▸ **Task directions**
Work out the number of lines below containing the word "site" and give nothing besides it.

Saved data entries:
•••
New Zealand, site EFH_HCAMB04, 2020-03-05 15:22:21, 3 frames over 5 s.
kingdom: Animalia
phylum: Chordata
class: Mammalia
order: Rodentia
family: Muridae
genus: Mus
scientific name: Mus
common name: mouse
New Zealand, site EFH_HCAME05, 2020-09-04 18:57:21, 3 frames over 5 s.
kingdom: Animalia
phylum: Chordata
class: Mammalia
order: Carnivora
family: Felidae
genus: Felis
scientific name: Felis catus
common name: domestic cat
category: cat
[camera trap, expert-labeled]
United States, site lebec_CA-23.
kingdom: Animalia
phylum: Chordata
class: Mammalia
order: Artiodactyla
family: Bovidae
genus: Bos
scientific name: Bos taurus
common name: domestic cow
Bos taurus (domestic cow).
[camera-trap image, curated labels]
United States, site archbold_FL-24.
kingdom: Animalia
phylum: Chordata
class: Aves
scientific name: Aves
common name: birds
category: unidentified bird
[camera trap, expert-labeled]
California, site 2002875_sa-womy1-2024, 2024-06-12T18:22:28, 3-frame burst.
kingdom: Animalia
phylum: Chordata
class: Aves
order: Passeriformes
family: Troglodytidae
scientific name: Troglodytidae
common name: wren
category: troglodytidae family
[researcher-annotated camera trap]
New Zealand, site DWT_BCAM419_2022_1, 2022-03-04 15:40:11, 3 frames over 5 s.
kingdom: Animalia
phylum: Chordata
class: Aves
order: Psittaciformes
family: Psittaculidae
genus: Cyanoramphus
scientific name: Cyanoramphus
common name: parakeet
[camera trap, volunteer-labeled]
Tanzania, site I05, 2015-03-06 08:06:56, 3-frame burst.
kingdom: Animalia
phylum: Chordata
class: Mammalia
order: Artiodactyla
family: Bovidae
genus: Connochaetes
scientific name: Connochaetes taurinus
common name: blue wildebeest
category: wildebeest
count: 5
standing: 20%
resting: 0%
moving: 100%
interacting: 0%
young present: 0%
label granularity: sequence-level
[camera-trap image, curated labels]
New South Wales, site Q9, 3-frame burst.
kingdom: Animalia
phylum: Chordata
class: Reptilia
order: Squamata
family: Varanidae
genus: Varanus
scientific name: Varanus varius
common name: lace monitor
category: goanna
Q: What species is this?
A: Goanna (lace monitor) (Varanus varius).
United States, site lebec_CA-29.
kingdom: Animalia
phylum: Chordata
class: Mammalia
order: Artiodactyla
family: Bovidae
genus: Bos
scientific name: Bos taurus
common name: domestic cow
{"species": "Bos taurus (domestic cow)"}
•••
▸ **Task response**
9